Constructing a new facility for an operating or oilfield services company is a significant undertaking involving an investment of millions of dollars and up to three years. This timeline begins when a business case for a facility is prepared and continues until facility commissioning. As building construction is not a core business of operating and service companies, there are different approaches to the issue, ranging from 100% outsourcing to in-house construction groups that handle all aspects of the project. No matter which approach is taken, processes and guidelines must be established to ensure a consistent, standardized approach to projects. These processes and guidelines are developed over time and are based upon experiences and lessons learned from previous projects. One area that is often overlooked is how health, safety, and environmental (HS&E) issues should be considered in the three primary phases of a construction project: concept and feasibility, design, and construction.
After reviewing internal construction practices in 2005, one oilfield services company modified its approach to facilities construction by forming a core team responsible for oversight of large construction projects. A key objective of this group was to review current practices and develop processes and guidelines to ensure that each project follows a standardized approach. This paper details how HS&E aspects of construction are included in these processes.
The reader will follow three major activities of a construction project—land acquisition, facilities design, and facilities construction—and be provided with the key items to ensure that each phase is successfully completed from an HS&E standpoint. The material presented is taken from a detailed list of items reviewed prior to project start.
This paper is based upon lessons learned from several large construction projects. It provides information necessary for any company to review its current construction practices and ensure that HS&E requirements are met.
Planning a new facility location is a complex exercise. It requires a good understanding of the existing facilities, future needs (including the required facilities to meet expected growth), and the optimum equipment or work process flow for the departments involved in the project. It also requires an understanding of the Health, Safety, and Environmental (HS&E) issues that must be addressed during the process to ensure a successful project. This is a critical area that is often overlooked in the construction cycle because these issues are not well understood by those planning the project.

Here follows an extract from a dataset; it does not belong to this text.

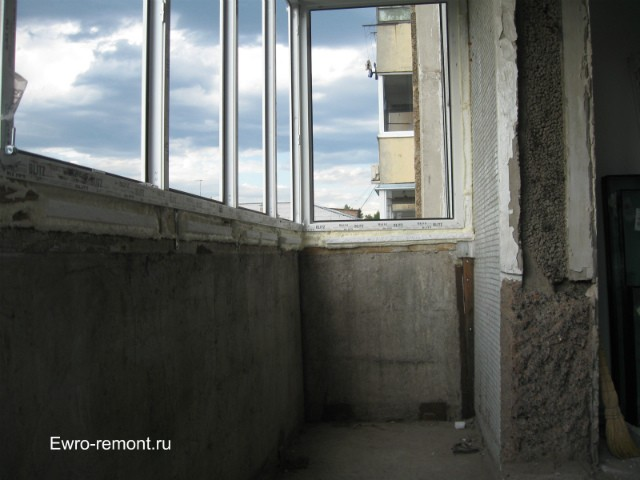 Вид лоджии до французского окна и утепления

As operating and service companies do not consider building construction a part of their core business, there is no standard approach to how these projects are managed. Methods range from creating dedicated, in-house construction groups to 100% outsourcing of projects. Regardless of the approach taken, processes and guidelines must be established to ensure a consistent, standardized approach to projects. No matter the process or model chosen, all must be developed with an understanding of the basic construction cycle.